What to do
Output only the lines from the line holding "保存版・ 珍車PART416" through the close of the records, exactly as they appear, with all pictures omitted.

Records provided Start Marker

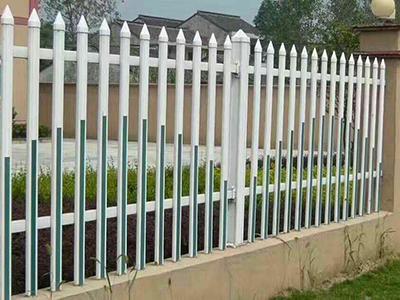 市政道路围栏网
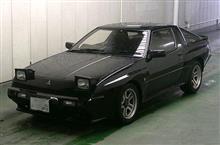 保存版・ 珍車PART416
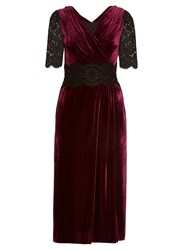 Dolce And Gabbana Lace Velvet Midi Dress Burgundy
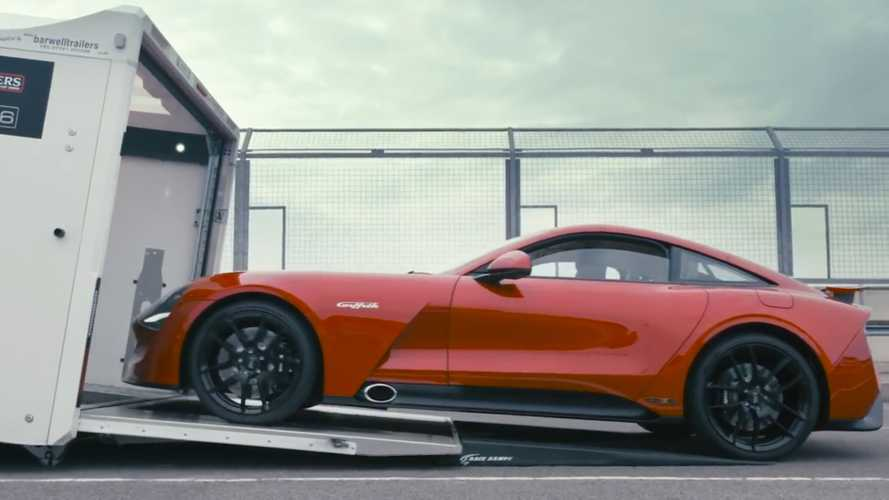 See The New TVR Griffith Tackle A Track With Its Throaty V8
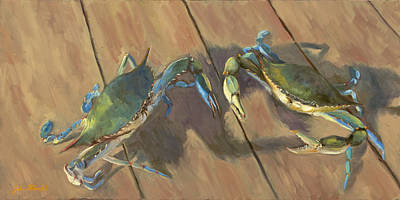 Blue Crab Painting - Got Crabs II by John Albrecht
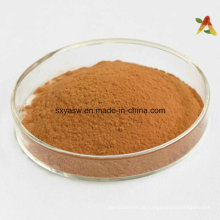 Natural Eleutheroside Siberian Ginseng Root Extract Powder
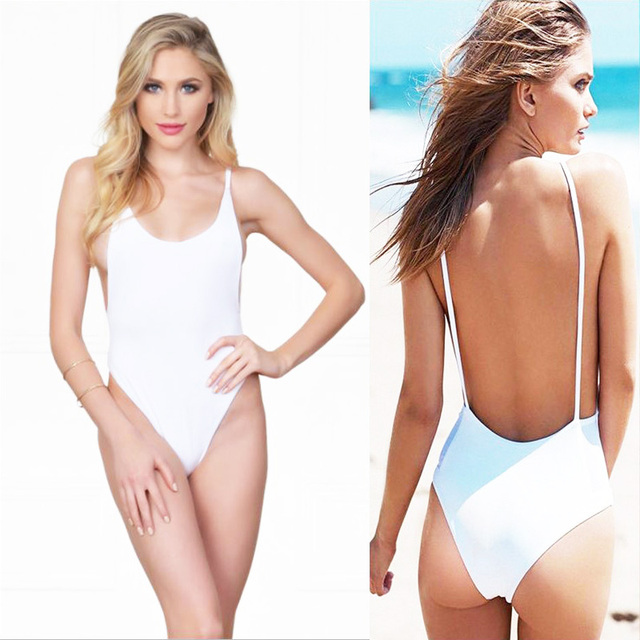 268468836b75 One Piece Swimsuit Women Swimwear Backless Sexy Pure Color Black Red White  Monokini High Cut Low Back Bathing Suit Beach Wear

Records provided End Marker

Solution to this problem
 保存版・ 珍車PART416
 Dolce And Gabbana Lace Velvet Midi Dress Burgundy
 See The New TVR Griffith Tackle A Track With Its Throaty V8
 Blue Crab Painting - Got Crabs II by John Albrecht
 Natural Eleutheroside Siberian Ginseng Root Extract Powder
 268468836b75 One Piece Swimsuit Women Swimwear Backless Sexy Pure Color Black Red White  Monokini High Cut Low Back Bathing Suit Beach Wear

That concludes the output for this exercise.